Routing rules are created to assign encoding jobs to different shapes based on the combination of codec format and encoding resolution. This helps the platform perform “bin packing”, thereby maximizing resource utilization.

An example of “bin-packing”. The circles represent CPU cores and the area represents the RAM. This 16-core EC2 instance is packed with 5 encoding containers (rectangles) of 3 different shapes (indicated by different colors).

Continuous Release

After we completed the development and testing of all three layers, VES was launched in production. However, this did not mark the end of our work. Quite the contrary, we believed and still do that a significant part of a service’s value is realized through iterations: supporting new business needs, enhancing performance, and improving resilience. An important piece of our vision was for Cosmos services to have the ability to continuously release code changes to production in a safe manner.

Focusing on a single functionality, code changes pertaining to a single feature addition in VES are generally small and cohesive, making them easy to review. Since callers can only interact with VES through its API, internal code is truly “implementation details” that are safe to change. The explicit API contract limits the test surface of VES. Additionally, the Cosmos platform provides a pyramid-based testing framework to guide developers in creating tests at different levels.

Supplied data:
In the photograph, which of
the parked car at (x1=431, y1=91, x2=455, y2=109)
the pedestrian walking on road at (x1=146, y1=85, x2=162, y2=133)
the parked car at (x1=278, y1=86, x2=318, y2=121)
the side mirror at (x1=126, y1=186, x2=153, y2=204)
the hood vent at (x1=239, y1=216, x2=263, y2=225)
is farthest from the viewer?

Exercises to complete:
**1.** From the passage on VES, list the three iterative efforts through which a service's value is said to be realized.
**2.** In the bin-packing example from the passage on VES, how many encoding containers fill the 16-core EC2 instance?
**3.** Summarize the passage on VES in two sentences.
The material above comes from a separate source.

In response:
**1.** Supporting new business needs, enhancing performance, and improving resilience.

**2.** Five encoding containers, of three different shapes.

**3.** Routing rules send encoding jobs to different shapes by codec format and resolution, which lets the platform bin-pack work and maximize resource use. After VES launched in production, the team aimed to keep releasing changes safely, aided by small cohesive code changes, an explicit API contract that limits the test surface, and a pyramid-based testing framework on Cosmos.